What is expected
Render the material from the line containing "What is the distance spanning" through the end of the material as a Markdown table with the columns Row and Line, giving each line a numbered row and leaving out blank lines.

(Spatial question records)
[Begin]

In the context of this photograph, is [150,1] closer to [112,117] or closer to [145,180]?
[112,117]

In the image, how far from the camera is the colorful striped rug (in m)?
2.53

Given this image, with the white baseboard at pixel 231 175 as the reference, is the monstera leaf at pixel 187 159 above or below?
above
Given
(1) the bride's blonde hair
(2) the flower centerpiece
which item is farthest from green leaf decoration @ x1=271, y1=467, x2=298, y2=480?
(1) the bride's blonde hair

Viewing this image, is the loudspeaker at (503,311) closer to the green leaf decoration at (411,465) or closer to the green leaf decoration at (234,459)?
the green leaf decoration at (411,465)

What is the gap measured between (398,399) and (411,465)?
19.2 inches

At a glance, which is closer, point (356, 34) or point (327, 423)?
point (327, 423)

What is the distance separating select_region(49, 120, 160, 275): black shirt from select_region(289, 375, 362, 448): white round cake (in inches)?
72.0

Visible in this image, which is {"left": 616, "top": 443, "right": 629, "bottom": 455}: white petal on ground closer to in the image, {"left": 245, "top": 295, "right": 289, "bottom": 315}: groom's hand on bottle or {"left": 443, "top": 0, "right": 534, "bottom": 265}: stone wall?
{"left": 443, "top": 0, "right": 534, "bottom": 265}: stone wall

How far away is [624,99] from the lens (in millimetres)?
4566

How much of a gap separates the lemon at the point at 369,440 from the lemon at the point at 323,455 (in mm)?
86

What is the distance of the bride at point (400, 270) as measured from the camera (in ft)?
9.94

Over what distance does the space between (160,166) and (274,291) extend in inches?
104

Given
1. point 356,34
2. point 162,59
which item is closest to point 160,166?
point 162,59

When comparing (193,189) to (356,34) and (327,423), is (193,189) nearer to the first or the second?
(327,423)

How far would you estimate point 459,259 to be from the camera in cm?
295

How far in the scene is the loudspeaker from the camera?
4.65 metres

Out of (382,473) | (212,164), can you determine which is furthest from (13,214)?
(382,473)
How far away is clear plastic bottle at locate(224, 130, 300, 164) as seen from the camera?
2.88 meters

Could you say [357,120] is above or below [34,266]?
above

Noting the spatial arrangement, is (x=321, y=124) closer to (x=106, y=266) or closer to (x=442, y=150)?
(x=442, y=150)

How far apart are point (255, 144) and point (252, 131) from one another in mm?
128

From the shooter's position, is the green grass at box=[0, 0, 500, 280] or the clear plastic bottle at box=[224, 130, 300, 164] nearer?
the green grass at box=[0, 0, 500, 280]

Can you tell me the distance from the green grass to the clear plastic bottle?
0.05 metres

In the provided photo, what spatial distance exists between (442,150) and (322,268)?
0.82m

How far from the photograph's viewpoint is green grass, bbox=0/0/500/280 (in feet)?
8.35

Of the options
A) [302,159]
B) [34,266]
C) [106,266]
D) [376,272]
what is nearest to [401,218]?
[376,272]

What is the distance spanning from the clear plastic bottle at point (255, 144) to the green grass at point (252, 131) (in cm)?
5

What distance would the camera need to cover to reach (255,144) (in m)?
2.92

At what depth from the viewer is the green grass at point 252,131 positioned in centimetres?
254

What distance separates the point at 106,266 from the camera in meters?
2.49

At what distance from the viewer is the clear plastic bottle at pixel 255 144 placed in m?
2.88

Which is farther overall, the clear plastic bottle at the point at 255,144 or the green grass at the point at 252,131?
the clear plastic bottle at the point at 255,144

[End]

Task answer
| Row | Line |
|---|---|
| 1 | What is the distance spanning from the clear plastic bottle at point (255, 144) to the green grass at point (252, 131) (in cm)? |
| 2 | 5 |
| 3 | What distance would the camera need to cover to reach (255,144) (in m)? |
| 4 | 2.92 |
| 5 | At what depth from the viewer is the green grass at point 252,131 positioned in centimetres? |
| 6 | 254 |
| 7 | What distance separates the point at 106,266 from the camera in meters? |
| 8 | 2.49 |
| 9 | At what distance from the viewer is the clear plastic bottle at pixel 255 144 placed in m? |
| 10 | 2.88 |
| 11 | Which is farther overall, the clear plastic bottle at the point at 255,144 or the green grass at the point at 252,131? |
| 12 | the clear plastic bottle at the point at 255,144 |